But a small Chinese biotech company founded just three years ago is challenging that therapeutic void. Santo Therapeutics, based in Hangzhou, has secured dual designations from the U.S. Food and Drug Administration for its gene therapy candidate ST002, marking what experts call a pivotal moment for a field long starved of breakthroughs.

On March 10, 2026, the FDA granted ST002 both Orphan Drug Designation and Rare Pediatric Disease Designation for the treatment of NF2-SWN. The twin recognitions, issued in rapid succession, underscore the severity of the unmet need and the therapeutic promise of Santo's approach.

NF2-SWN stems from loss-of-function mutations in the NF2 tumor suppressor gene, which encodes Merlin, a protein that links cell membranes to the cytoskeleton and keeps proliferation pathways like Hippo and PI3K-AKT in check. When Merlin fails, Schwann cells escape contact inhibition and multiply unchecked, forming tumors along critical nerves.

ST002 takes a direct aim at the genetic root. Built on Santo's proprietary 5G-LVV lentiviral vector platform, the therapy delivers a functional copy of the NF2 gene directly into tumor cells via intratumoral injection. The goal: restore Merlin expression, halt tumor growth, and trigger cancer cell apoptosis at the source. Preclinical studies in animal models showed significant tumor shrinkage without severe vector-related toxicity.

The world's first clinical trial for an NF2-SWN drug launched in February 2025 at the Cancer Hospital of the Chinese Academy of Medical Sciences in Beijing, with Professor Li Ning serving as principal investigator. The trial, registered as NCT06834438, has already completed dosing in its dose-escalation phase. Early results are encouraging: no dose-limiting toxicities have emerged, and investigators have observed positive trends in tumor growth inhibition or shrinkage. Full data readout is pending.

"These FDA designations are an important validation of ST002 and its potential to address the high unmet need in NF2," said Dr. Zhou Lu, Santo's founder. "We will continue to focus on advancing ST002, always with safety, efficacy, and long-term clinical value at the core."
+++++
TASK TO CARRY OUT —
Please carry on the article about Santo Therapeutics and its gene therapy ST002, picking up after its final sentence.

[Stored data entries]
+++++
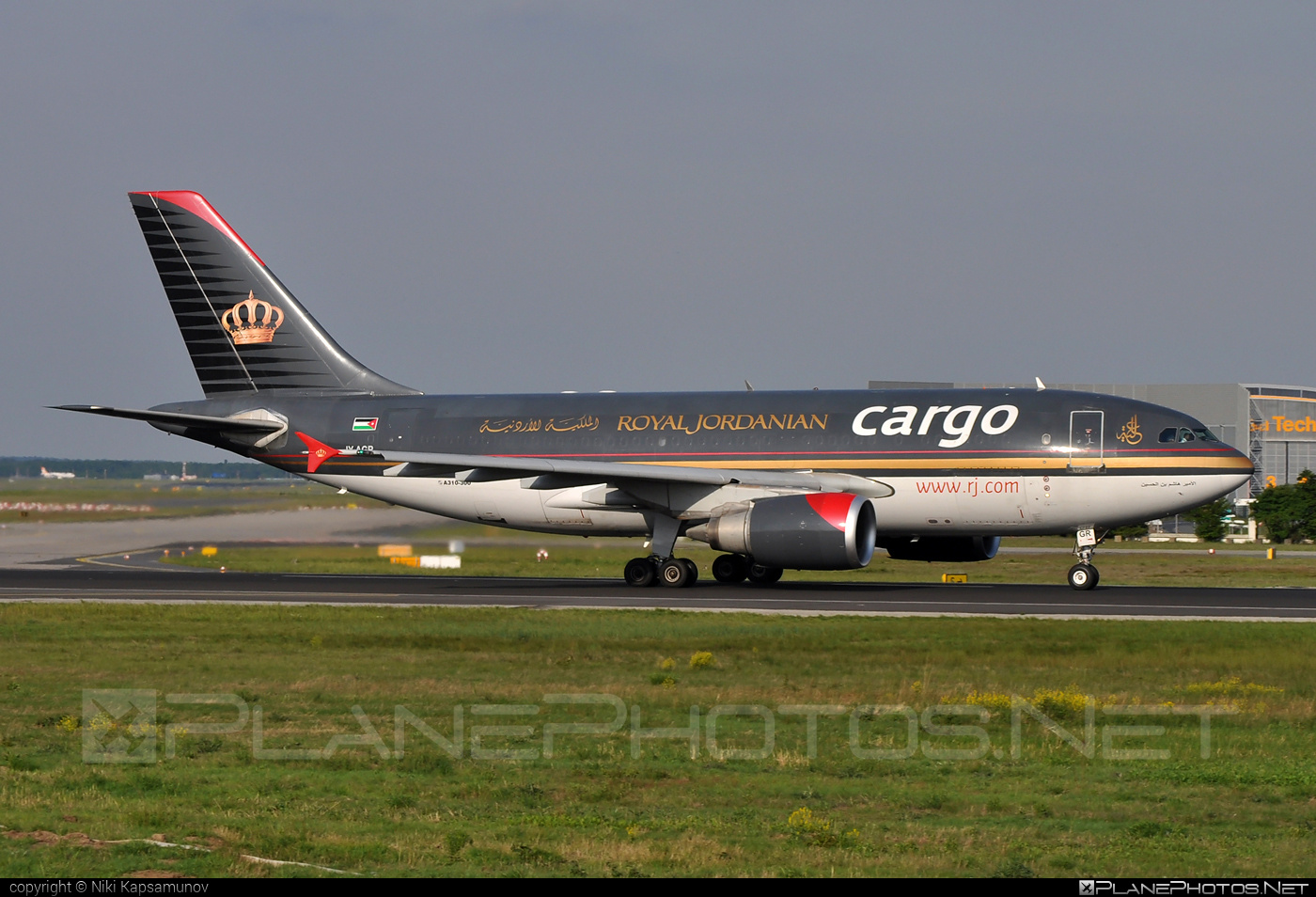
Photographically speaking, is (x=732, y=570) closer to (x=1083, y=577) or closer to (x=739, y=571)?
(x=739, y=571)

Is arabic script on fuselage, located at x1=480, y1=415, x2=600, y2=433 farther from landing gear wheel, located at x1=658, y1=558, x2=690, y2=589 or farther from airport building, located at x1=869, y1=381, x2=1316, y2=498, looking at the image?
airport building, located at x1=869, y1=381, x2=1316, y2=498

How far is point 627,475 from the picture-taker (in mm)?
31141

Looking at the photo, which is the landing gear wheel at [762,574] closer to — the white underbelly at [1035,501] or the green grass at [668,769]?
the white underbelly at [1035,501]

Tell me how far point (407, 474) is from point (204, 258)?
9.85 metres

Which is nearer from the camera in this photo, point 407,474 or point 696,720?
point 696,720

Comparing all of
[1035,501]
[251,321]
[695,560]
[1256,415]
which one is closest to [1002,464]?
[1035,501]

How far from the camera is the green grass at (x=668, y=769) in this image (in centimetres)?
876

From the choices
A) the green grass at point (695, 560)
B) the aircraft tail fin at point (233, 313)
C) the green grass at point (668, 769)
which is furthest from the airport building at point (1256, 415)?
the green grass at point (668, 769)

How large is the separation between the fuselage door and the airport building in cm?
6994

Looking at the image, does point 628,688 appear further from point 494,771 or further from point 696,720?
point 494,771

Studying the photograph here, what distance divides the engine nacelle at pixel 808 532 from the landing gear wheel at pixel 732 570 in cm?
+++++
RESPONSE —
Nick Rodgers, Santo's honorary chairman, framed the stakes even more starkly: "NF2 is an extremely challenging area with almost no effective treatment options. Advancing gene therapy in this space has profound scientific and clinical significance."

Santo, founded in 2023, positions itself at the intersection of artificial intelligence and advanced therapy development. The company integrates virtual cell modeling, viral vector engineering, and immune cell reprogramming to build what it calls a next-generation intelligent lentiviral platform. While its primary focus is solid tumors, the technology extends to genetic diseases like NF2-SWN—precisely the kind of rare, severe condition where conventional drug development has historically failed to deliver.

The FDA's orphan drug designation grants Santo incentives including tax credits for clinical testing, exemption from prescription drug user fees, and, upon approval, seven years of market exclusivity in the United States. The rare pediatric disease designation adds further benefits, including priority review vouchers.

For a patient population that has waited decades for meaningful therapeutic options, the question is no longer whether help is coming—but how soon it will arrive.